Text provided:
__________________________________________________

A Neural Network using NumPy for MNIST

& Fashion MNIST

Overview

This project is an implementation of a fully-connected neural network using NumPy only, without relying on deep learning frameworks like PyTorch or TensorFlow. The network is trained on the MNIST dataset (accessible via Google Colab), and it classifies handwritten digits into one of ten categories (0-9). A similar implementation for Fashion MNIST is also included in a seperate notebook.

Key Features

• Fully Connected Neural Network: The network consists of 4 layers: an input layer, 2 hidden layers, and an output layer. This network has 164,013 parameters.
• Custom Activation and Helper Functions: Efficiently implemented functions such as ReLU, Softmax, One-hot Encoding, Cross-entropy loss, and ReLU derivative (ReLU prime).
• Custom Training Loop: The training loop is implemented from scratch, offering detailed insights into vectorized forward and backward propagation, and gradient descent optimization.
• Visualization: Includes functionality to visualize predictions and a confusion matrix for evaluating model performance.
• Weights & Biases Integration: Integrated with Weights & Biases for tracking experiments, logging metrics, and visualizing the training process.

Project Structure

• Neural_Network_in_NP.ipynb: The Jupyter Notebook where the entire neural network is implemented, available in Google Colab.
• data/: The MNIST dataset is accessible in Google Colab under /content/sample_data/mnist_train_small.csv and /content/sample_data/mnist_test.csv. A cell to load the full version of the dataset from sklearn.datasets is also included for convenience.

Results

With an optimized learning rate of 5.5e-2, the model achieved a 94% validation accuracy. Below are the results:

Confusion Matrix:

Example Predictions:

Hyperparameter Optimization

The hyperparameter optimization was logged using Weights & Biases. Click the image below to view the detailed report.

Requirements

Core Dependencies

• NumPy: Used for matrix operations and core numerical computations.
• Pandas: Used exclusively for loading and preprocessing the MNIST dataset.

Note For 2-D arrays, np.dot performs matrix multiplication. To be more readable and explicit:

• np.matmul() is used for matrix multiplication
• "*" is used for element-wise multiplication

__________________________________________________

Source data:
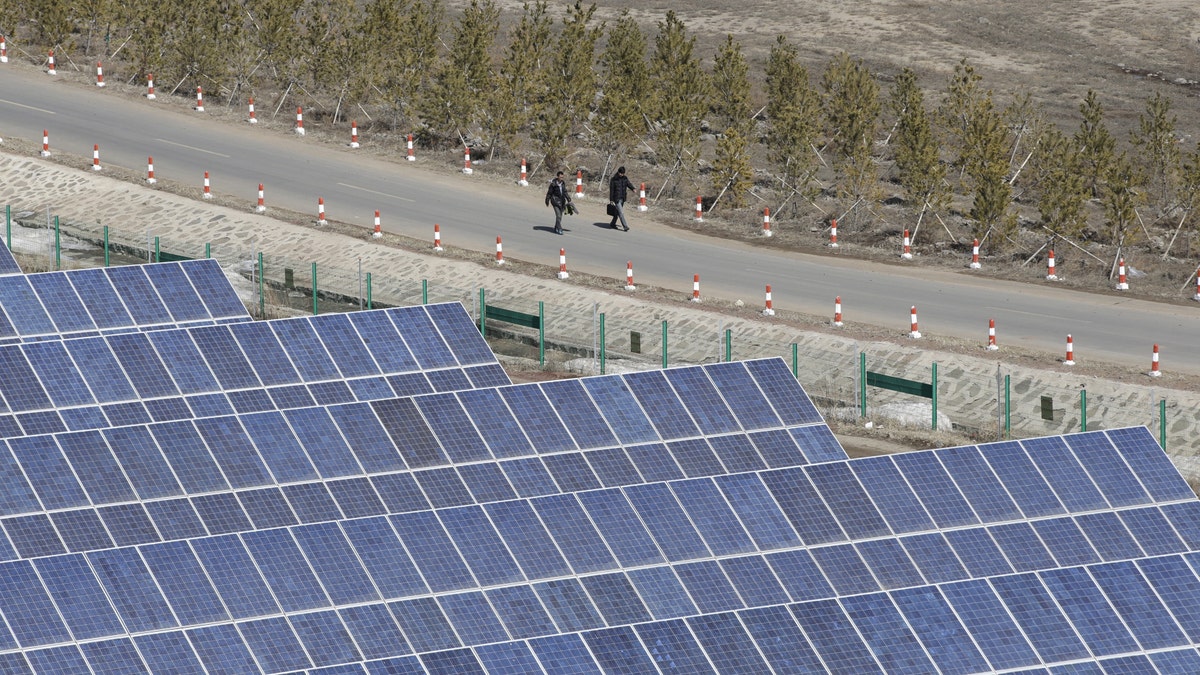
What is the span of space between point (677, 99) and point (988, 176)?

__________________________________________________

Stated goal 1: Reproduce everything in the NumPy neural network text from "Requirements" down to "the MNIST dataset.".
Stated goal 2: According to the NumPy neural network text, what validation accuracy did the model reach?
Stated goal 3: List every activation and helper function that the NumPy neural network text names under custom activation and helper functions.

Full response 1:
Requirements

Core Dependencies

• NumPy: Used for matrix operations and core numerical computations.
• Pandas: Used exclusively for loading and preprocessing the MNIST dataset.

Full response 2: 94%

Full response 3:
- ReLU
- Softmax
- One-hot Encoding
- Cross-entropy loss
- ReLU derivative (ReLU prime)